Het is lang geleden
een eeuwigheid
als in een droom
van oneindigheid
Alice loopt en roept
en valt en springt
Er zijn te weinig letters
om te zeggen wat ze voelt
Het lichaam schreeuwt, Alice
laat los, Alice
De wereld is zot genoeg
Slaap is niet langer nodig
Tijd kan je niet bevriezen
Kleine lieve Alice
Alice is een visuele tocht in het hoofd van een meisje, gedragen door stemmen en geluid. Dit wonderlijke avontuur is een bewerking van de klassieker van Lewis Caroll, Alice's Adventures in Wonderland, die voor de eerste keer verteld werd in 1862, zo'n 150 jaar geleden.
tijdlijn
Alice ging in première in april 2012 met een set van 5 voorstellingen in Turnhout. In 2013 werd de voorstelling hernomen in februari met een set van 4 voorstellingen.
credits
Regie / bewerking: Bart Van Gyseghem
Muziek: Piet Slangen
Kostuums: Katrien Van Bael
Cast:
Alice: Els Laenen, Liesbeth De Hertogh, Leen Teunkens
Konijn: Sam Willems
Hoedenmaker: Jana De Kockere
Koningin: Rani Janssen
Tweeling: Maartje Smits & Tis Daneels
Vier stemmen: Bo Verberck, Mirte Broeckx, Mathilde Van der Veken, Fréderique van Hout
in de pers
Alice in de wonderwereld van Theater Stap
Theatermaggezien 2012De duistere scène komt plots tot leven en de drie Alices, gespeeld door drie actrices van Theater Stap, belanden in een andere wereld. Met spetterend vuur verschijnen achter de houten pilaren de figuren uit het wonderland van Alice: de hoedenmaker, de koningin, de tweeling, het konijn. Zij worden vertolkt door de jonge Kaaimannen/vrouwen. Zij zijn nu de niet-normalen, de vreemden die de drie meisjes verleiden, lokken, misleiden met beesteke beesteke, kom. Zij zijn ook de drinkebroers, de klaplopers, de schunnigen, de brutalen, de jaloersen. En de drie Alices geraken niet uit deze – voor hen tegenovergestelde - wereld, waarin ze gezogen zijn. Ze kunnen niet ontsnappen aan de kolkende emoties, de ontembare jeugdigheid van de wonderlandfiguren.

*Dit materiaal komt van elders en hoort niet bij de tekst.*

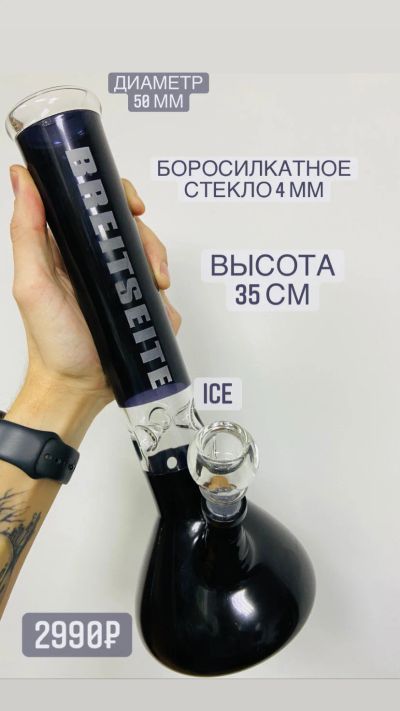 Лот: 17056576. Фото: 1. Бонг Breitseite Flask Ice. Аксессуары и запчасти для кальянов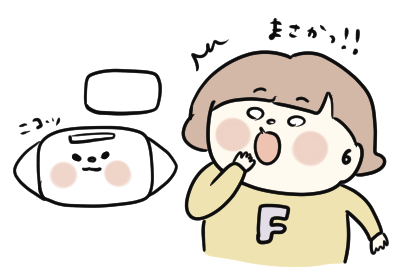 f:id:ponkotsu1215:20200229170643p:plain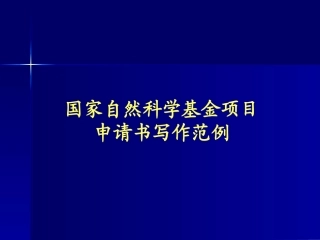 国家自然科学基金项目申请书写作范例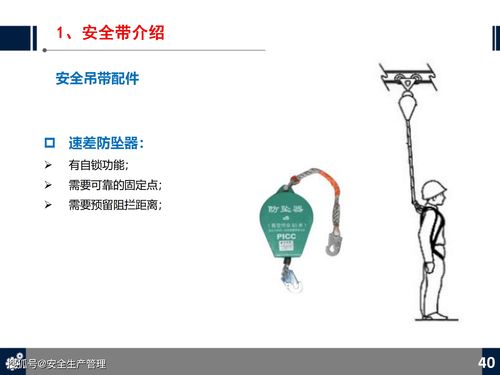 日用品銷售中的勞動防護 PPE知識培訓與應(yīng)用指南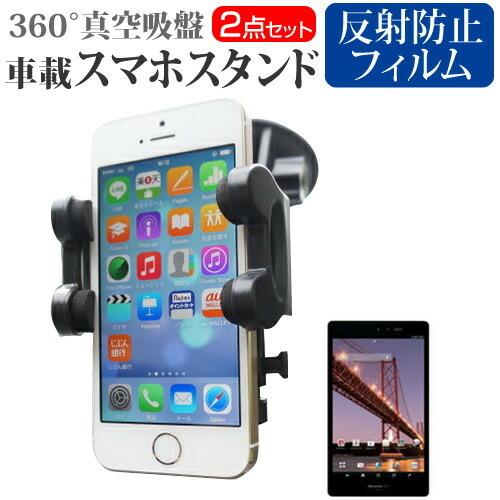 Docomo ドコモ シャープ Aquos Pad Sh 08e 7インチ スマートフォン用スタンド 車載ホルダー 360度回転 レバー式真空吸盤 Sm Stand Car K0000510274 メディアカバーマーケット 通販 Yahoo ショッピング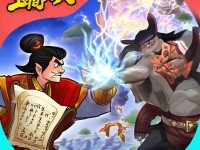 大話手游畢升怎么殺？這份攻略讓你輕松破解！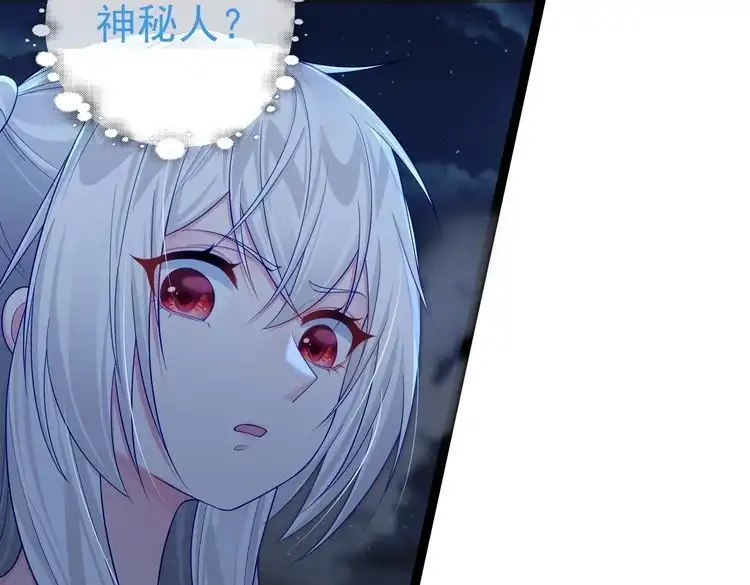 《仙界第一卧底》第41话 逃离红莲教 第115页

Regisseur Bart Van Gyseghem heeft met deze jonge mensen een aantrekkelijk heftige enscenering gemaakt van de wereld in het konijnenhol, met de soundscape, de belichting, de repetitieve sirenenzangen, de contrasten tussen de Stapmensen en de Kaaimannen/vrouwen. Na Geen wonder dat ik ween is dit ook een rake productie in zijn beelden, zijn tableaux vivants, zijn fysieke taal.